A generalized Urysohn imbedding and Tychonoff fixed point theorem in topological space (Q1418410)

The authors establish the following generalized version of the Urysohn imbedding theorem: If (\(X,\tau\)) is a \(T_1\)-space, where \(\tau=\bigvee_{\alpha\in I}\tau_{\alpha}\) and, for each \(\alpha\in I\), \(\tau_{\alpha}\) is a second countable normal topology on \(X\), then \(X\) is homeomorphic to a subspace of the locally convex Hausdorff topological vector space \(E=\prod_{\alpha\in I}E_{\alpha}\), where \(E_{\alpha}=l^2\) for each \(\alpha\in I\). Let \(H:X\rightarrow E\) be the homeomorphism obtained by this theorem.
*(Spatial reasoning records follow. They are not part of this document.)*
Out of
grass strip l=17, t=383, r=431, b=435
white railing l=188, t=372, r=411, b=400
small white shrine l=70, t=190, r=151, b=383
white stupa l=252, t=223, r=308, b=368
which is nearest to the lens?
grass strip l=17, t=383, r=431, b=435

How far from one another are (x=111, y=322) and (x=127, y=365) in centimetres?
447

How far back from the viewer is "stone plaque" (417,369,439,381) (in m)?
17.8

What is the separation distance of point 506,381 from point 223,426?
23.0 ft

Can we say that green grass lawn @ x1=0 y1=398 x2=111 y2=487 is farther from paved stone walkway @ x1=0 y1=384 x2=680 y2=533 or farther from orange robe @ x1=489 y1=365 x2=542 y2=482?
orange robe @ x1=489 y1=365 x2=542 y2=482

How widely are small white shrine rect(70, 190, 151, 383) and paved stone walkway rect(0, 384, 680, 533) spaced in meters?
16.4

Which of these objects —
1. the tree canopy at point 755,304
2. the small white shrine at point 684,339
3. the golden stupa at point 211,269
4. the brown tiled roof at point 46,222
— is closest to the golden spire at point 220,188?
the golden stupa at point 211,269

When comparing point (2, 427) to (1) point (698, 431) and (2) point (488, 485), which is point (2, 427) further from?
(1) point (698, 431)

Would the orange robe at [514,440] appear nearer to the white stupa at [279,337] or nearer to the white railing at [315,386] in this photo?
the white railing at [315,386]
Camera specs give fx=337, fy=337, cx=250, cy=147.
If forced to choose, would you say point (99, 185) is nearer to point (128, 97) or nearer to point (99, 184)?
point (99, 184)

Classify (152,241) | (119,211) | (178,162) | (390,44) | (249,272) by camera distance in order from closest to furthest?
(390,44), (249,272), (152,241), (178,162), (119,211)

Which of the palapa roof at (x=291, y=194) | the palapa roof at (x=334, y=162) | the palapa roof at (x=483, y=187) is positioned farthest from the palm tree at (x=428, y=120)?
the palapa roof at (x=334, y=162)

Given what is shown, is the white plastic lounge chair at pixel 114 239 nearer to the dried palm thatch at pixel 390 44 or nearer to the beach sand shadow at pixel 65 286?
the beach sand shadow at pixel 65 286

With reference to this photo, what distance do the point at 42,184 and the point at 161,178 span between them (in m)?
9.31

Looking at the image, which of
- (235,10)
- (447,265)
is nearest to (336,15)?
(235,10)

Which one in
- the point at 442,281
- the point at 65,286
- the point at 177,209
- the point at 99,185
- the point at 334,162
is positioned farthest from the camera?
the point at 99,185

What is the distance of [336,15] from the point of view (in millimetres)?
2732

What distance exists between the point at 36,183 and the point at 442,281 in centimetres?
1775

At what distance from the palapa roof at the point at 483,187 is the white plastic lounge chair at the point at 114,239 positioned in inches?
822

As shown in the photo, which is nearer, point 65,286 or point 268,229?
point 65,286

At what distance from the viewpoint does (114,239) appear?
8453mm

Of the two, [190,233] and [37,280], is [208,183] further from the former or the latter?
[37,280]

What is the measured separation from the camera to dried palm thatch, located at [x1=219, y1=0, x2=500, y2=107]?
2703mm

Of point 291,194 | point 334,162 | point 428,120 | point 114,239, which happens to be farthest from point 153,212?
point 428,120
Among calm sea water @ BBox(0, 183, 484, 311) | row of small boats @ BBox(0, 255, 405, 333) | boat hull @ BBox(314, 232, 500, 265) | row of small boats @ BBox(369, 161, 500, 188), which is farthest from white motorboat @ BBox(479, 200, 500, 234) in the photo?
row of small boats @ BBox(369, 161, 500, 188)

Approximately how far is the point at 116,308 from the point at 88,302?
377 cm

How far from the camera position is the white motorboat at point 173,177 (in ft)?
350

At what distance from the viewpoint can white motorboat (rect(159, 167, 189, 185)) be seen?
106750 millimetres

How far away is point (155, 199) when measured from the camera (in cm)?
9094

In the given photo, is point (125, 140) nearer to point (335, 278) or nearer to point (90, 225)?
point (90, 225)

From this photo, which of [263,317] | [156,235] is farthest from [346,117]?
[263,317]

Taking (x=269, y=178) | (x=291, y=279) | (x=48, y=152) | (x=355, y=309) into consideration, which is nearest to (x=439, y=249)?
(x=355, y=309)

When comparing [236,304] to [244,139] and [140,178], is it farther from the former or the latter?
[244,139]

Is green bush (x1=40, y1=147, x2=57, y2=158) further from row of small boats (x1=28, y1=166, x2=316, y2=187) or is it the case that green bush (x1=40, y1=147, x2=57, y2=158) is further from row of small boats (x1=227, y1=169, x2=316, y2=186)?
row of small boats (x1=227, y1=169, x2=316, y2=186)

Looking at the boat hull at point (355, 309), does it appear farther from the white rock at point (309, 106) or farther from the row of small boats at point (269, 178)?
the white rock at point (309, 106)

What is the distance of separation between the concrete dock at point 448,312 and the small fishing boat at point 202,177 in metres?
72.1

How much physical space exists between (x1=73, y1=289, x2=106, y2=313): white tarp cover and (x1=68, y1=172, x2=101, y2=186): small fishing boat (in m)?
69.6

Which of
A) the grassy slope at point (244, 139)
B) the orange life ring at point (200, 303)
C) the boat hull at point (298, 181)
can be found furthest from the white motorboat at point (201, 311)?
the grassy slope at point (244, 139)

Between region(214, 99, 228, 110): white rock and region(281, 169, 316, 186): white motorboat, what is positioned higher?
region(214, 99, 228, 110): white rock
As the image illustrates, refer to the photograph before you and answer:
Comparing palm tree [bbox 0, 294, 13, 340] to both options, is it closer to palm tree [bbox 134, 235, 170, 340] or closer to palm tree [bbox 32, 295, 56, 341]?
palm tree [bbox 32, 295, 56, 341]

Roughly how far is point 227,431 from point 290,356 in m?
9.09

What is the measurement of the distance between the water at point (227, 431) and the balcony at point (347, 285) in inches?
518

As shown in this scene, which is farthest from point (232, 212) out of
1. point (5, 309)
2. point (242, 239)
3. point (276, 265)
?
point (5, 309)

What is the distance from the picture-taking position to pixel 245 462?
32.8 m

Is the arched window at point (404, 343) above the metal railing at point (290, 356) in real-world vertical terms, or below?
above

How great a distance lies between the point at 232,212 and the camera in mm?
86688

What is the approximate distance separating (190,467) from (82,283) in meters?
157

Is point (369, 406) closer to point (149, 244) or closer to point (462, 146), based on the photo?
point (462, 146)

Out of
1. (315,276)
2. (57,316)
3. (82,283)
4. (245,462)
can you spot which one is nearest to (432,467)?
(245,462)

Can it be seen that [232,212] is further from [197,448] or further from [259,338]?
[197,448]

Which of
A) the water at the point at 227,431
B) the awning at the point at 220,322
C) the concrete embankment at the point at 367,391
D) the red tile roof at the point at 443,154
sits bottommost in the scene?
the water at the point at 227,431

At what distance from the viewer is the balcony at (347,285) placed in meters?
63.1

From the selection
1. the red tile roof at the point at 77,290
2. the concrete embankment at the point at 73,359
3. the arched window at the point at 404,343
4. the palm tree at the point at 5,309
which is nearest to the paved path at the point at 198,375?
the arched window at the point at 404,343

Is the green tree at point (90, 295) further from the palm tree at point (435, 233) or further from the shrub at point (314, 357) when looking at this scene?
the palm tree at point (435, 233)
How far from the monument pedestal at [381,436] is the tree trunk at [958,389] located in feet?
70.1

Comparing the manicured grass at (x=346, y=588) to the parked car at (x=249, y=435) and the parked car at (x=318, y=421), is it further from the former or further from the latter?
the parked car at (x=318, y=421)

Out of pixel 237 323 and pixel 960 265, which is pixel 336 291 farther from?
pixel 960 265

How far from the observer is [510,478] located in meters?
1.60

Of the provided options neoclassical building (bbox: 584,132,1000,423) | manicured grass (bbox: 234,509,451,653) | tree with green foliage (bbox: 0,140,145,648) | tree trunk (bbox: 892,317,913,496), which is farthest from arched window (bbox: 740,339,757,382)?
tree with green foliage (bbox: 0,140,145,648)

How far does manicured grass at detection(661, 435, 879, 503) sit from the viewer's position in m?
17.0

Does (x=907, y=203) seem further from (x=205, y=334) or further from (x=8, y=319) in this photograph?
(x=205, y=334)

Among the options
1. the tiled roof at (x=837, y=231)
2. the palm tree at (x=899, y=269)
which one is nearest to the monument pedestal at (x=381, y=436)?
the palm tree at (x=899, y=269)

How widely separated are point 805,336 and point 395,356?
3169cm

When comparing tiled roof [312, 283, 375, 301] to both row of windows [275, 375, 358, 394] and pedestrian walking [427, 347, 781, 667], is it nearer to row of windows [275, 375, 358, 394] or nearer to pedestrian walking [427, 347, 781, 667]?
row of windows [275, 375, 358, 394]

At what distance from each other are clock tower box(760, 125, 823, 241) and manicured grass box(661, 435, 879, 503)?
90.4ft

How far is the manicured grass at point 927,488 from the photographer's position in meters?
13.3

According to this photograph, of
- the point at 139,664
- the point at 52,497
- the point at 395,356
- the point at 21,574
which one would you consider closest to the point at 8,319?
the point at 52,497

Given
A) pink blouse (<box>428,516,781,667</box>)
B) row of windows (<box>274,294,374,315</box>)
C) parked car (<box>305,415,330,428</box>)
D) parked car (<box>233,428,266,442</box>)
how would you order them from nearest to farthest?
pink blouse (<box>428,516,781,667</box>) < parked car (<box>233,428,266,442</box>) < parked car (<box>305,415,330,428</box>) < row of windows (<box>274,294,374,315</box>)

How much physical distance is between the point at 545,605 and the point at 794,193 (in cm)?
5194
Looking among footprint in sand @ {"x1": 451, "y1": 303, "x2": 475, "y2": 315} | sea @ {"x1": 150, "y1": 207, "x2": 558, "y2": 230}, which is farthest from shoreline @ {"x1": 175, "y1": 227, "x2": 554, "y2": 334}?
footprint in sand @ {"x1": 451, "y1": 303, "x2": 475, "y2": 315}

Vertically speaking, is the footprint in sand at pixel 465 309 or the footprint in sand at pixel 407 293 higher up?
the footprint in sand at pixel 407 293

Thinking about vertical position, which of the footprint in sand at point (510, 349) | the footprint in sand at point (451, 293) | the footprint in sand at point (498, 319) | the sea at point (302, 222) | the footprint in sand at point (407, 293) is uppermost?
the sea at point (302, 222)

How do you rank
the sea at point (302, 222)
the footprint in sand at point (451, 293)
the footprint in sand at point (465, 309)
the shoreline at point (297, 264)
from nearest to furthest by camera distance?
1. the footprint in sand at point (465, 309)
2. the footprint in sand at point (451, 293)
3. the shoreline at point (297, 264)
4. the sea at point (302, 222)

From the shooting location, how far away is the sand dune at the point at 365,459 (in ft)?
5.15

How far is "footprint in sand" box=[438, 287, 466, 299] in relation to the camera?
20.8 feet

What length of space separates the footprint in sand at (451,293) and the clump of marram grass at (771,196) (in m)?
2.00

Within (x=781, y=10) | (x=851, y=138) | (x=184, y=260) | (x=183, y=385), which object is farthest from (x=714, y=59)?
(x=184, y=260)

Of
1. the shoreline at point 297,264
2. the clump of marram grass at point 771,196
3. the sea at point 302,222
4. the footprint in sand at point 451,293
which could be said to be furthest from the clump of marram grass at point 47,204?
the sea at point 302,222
Then \(X\) is a uniform space generated by the family \(\{\rho_{\alpha}^*:\alpha\in I\}\) of pseudometrics defined by \(\rho_{\alpha}^*(x,y)=p_{\alpha}(H(x)-H(y))\), for \(x,y\in X\) where, for each \(\alpha\in I\), \(p_{\alpha}\) is the seminorm in \(l^2\). A subset \(K\) of \(X\) is called \(M\)-convex if for each \(x,y\in K\) with \(x\not= y\) there exists a subset \([x,y]\) of \(K\) (called the segment joining \(x\) and \(y\)) and a homeomorphism \(h:[0,1]\rightarrow [x,y]\) such that \(h(0)=x\), \(h(1)=y\) and \(\rho_{\alpha}^*(x,h(t))=t\rho_{\alpha}^*(x,y)\), \(\rho_{\alpha}^*(y,h(t))=(1-t)\rho_{\alpha}^*(x,y)\) for all \(\alpha\in I\) and each \(t\in [0,1]\). The authors prove that if \(K\) is a compact \(M\)-convex subset of \(X\) then any continuous mapping of \(K\) into itself has a fixed point.